«Некто Мишка Кострикин построил без царского указа, единственно по согласию с козельскими драгунами и стрельцами, на речке Другусне мельницу, стоявшую выше по течению, «остановил и без остатку разорил», чем пресек главный источник содержания бедной пустыни. Смиренный старец Исидор и братия вынуждены были подать в 1645 г. челобитную царю Алексею Михайловичу, в которой доказывали свои права на мельницу и просили, чтобы «досмотреть подтоп их монастырской мельницы, а мельницу Мишки Кострикина отписать, до подлинного розыска, на имя государево».
Рассмотрев челобитную, царь предписал козельскому старосте Ивану Головкову исполнить просьбу иноков Оптиной пустыни, однако дальнейших распоряжений о возмещении монастырю убытков, понесенных от разорения их старинной мельницы, не последовало. И старец Исидор пишет царю новую челобитную, в которой описывал положение вверенной ему обители: «За Оптиным монастырем крестьянских и бобыльских дворов нет и денежной руги им нейдет; кормятся миром и своей работой». Поэтому они просят государя «велеть тоё Мишкину мельницу Кострикина отдать им в монастырь на свечи, на ладан и на вино церковное и им, строителю с братией, на пропитание, чтобы им голодом не помереть».
Челобитная эта осталась неудовлетворенной, т. к. в конце января 1676 г. царь Алексей Михайлович скончался. Между тем разоренная мельница не давала пустыни никакого дохода, тогда как Мишка Кострикин с дружками из мести к инокам били челом к новому царю – Федору Алексеевичу, чтобы он позволил им достроить свою мельницу, а монастырскую мельницу затопить и запретить им рыбную ловлю.
Старец Исидор решил искать правосудия у молодого государя, и, рассмотрев дело, царь Федор Алексеевич в августе 1676 г. прислал козельскому воеводе В. И. Кошелеву грамоту, которой повелевал: «Мельницу Мишки Кострикина снесть, и впредь ниже монастырской мельницы других не ставить». А в 1680 г. благочестивый царь на веки вечные отдал монастырю под огород семь посадских мест, которые находились в городе Козельске».
В последующие века судьба обители была тесно связана с историей города Козельска, и многое пришлось пережить Оптиной пустыни за свою многовековую историю, когда забвение и оскудение сменялось процветанием[90]

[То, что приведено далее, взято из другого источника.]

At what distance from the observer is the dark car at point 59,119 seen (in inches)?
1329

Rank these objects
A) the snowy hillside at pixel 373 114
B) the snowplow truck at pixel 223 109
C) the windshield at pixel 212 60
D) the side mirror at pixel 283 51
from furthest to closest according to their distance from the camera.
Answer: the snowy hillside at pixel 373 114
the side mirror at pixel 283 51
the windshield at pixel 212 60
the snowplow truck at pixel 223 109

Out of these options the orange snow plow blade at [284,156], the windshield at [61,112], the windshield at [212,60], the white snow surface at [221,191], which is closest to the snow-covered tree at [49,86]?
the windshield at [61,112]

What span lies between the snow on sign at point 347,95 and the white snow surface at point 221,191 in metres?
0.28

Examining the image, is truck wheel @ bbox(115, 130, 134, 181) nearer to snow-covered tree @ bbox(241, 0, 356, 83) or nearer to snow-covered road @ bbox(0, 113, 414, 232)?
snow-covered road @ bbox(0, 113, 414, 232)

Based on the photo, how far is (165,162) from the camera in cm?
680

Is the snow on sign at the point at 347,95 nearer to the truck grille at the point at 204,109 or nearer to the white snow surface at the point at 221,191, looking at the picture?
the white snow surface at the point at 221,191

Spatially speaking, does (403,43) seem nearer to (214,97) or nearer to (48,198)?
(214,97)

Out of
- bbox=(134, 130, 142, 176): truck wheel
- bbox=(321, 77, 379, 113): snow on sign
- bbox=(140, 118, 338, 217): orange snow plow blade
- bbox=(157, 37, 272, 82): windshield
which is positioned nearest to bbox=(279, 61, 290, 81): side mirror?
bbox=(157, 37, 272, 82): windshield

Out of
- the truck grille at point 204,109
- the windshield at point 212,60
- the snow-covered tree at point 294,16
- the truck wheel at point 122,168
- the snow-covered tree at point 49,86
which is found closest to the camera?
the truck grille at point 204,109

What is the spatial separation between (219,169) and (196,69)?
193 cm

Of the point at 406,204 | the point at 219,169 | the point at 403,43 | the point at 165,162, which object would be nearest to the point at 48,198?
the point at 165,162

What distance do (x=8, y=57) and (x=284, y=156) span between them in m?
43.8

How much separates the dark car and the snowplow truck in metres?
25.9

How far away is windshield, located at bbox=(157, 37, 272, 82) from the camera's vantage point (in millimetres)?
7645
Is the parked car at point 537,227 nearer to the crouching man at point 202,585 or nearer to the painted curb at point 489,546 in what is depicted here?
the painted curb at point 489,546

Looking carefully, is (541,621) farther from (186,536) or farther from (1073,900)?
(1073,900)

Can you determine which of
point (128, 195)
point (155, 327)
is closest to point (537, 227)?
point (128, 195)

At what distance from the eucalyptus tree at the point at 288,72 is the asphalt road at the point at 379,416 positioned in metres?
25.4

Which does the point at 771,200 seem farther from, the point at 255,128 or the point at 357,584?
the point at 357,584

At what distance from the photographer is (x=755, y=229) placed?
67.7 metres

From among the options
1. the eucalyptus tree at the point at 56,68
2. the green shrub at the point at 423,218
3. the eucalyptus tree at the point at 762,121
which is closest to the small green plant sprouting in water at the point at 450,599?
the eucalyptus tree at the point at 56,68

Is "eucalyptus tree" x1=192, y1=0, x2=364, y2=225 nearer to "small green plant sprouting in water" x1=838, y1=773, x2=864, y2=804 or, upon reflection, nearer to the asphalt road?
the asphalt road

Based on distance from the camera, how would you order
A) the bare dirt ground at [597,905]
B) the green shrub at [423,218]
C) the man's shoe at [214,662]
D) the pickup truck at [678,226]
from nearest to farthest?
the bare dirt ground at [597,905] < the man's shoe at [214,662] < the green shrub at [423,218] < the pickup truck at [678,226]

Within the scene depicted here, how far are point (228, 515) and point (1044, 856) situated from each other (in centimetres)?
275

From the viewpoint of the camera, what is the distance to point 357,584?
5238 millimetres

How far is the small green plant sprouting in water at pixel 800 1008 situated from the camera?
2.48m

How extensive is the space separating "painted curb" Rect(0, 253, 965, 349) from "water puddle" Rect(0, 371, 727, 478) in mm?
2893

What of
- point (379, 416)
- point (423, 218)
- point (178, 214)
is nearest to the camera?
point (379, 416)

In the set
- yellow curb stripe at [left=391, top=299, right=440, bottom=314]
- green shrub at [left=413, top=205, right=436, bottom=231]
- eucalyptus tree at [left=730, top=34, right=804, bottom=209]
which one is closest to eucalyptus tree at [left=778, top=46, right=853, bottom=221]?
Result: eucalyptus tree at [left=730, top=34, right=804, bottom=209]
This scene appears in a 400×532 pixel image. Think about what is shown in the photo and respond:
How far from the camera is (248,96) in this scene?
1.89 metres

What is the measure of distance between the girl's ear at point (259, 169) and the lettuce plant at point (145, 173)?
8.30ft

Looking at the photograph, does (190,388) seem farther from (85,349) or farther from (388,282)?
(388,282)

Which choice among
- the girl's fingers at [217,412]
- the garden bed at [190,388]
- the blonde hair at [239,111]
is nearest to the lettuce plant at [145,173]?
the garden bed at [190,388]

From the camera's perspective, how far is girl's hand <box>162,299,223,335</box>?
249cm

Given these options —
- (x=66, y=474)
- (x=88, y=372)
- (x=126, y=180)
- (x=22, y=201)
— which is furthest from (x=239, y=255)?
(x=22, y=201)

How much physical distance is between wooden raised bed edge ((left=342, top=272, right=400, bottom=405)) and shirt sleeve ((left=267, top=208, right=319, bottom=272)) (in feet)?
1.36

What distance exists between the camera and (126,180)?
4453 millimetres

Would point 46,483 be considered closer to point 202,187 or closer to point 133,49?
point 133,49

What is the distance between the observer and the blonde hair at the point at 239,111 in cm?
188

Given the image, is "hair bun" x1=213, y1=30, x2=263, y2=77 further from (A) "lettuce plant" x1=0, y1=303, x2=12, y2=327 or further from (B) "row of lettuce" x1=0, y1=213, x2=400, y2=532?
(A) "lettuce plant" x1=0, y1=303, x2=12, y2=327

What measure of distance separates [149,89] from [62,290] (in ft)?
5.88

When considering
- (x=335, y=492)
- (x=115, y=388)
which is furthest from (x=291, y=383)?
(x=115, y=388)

. В результате реформаторской деятельности Петра I, отношение к православной вере и внешним формам ее проявления стало прохладным. «Образованное» общество стыдилось прежней простодушной религиозности: на первых порах оно успешно скрывало, а потом и вовсе стало изживать ее. Но православие ответило на это явлением преподобных Паисия Величковского и Серафима Саровского, святителей Тихона Задонского, Игнатия Брянчанинова и Феофана Затворника. Именно ученики учеников преподобного Паисия Величковского привнесли в Оптину пустынь то, что сделало знаменитым дотоле мало кому известный монастырь под уездным городом Козельском.Во второй половине XIX в. старцы появились в нескольких российских монастырях, но ни одна обитель не прославилась своими старцами так, как Оптина пустынь. В ней по великому промыслу Божьему старчество в течение нескольких десятилетий передавалось от учителя к лучшему ученику. Оптина пустынь всему христианскому миру явила целую плеяду богомудрых старцев, которые почти целое столетие духовно окормляли тысячи и тысячи христиан.
С богословской точки зрения, старец – это инок, опытный в духовно-аскетической жизни, обладающий «даром рассуждения». Это духовный отец для всей монашествующий братии, а также для многих мирян, прибегающих к старцу как к последней надежде. И совсем необязательно, что старец должен быть стар годами. Преподобному Амвросию Оптинскому, прототипу отца Зосимы в романе «Братья Карамазовы», было всего 49 лет. Все зависело от дара прозорливости, врачевания душ и исцеления тела. Наблюдательный К. Леонтьев тонко подметил: «Из людей, долго зажившихся в миру, как бы искренны и добросовестны они ни были, очень редко выходят замечательные духовники и старцы-руководители. Большинство знаменитых старцев очень скоро оставляли мир и посвящало себя иноческой жизни».
Сами старцы сравнивали семейную мирскую жизнь с виноградной лозой, а свою монастырскую жизнь – с сухой палкой, на которой держится вся лоза. «Одно без другого не бывает и трудно представить себе старца без ученика, добровольно предавшегося в руки духовного руководителя и беспрекословно повинующегося его воле».